Problem description: Copy out the whole satirical passage below about crying with other households, word for word.

Selection:
Had to force your work colleagues to watch you cry over Zoom because you live alone and pointless corporate meetings are the only human contact you get? Fear not, you can now form an exclusive cry bubble with one other household. Go inside someone else’s cry-shack and let those never-ending tears flow in company. You can even stay the night! Think of all the distraught memories you’ll make together!

Perhaps you have more than one friend? Cry with up to six pals in the great outdoors. If you’ve run out of all conversational topics since you’ve had literally nothing going for you for weeks and weeks and your life is utterly empty, the mutual crying will be a great icebreaker. Why not have a barbecue? You can put it out with your tears.

Are you a psychopath who enjoys exercise? Well, why don’t you cry and hit your pointless ball about on a tennis court. You’re not better than us.

Records supplied:
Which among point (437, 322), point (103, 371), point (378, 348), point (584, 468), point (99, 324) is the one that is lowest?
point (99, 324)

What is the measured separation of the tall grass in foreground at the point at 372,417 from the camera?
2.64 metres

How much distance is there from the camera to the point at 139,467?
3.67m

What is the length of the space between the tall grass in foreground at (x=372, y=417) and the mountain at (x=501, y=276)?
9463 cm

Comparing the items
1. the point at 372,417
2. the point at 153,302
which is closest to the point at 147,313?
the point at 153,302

Solution to this task:
Had to force your work colleagues to watch you cry over Zoom because you live alone and pointless corporate meetings are the only human contact you get? Fear not, you can now form an exclusive cry bubble with one other household. Go inside someone else’s cry-shack and let those never-ending tears flow in company. You can even stay the night! Think of all the distraught memories you’ll make together!

Perhaps you have more than one friend? Cry with up to six pals in the great outdoors. If you’ve run out of all conversational topics since you’ve had literally nothing going for you for weeks and weeks and your life is utterly empty, the mutual crying will be a great icebreaker. Why not have a barbecue? You can put it out with your tears.

Are you a psychopath who enjoys exercise? Well, why don’t you cry and hit your pointless ball about on a tennis court. You’re not better than us.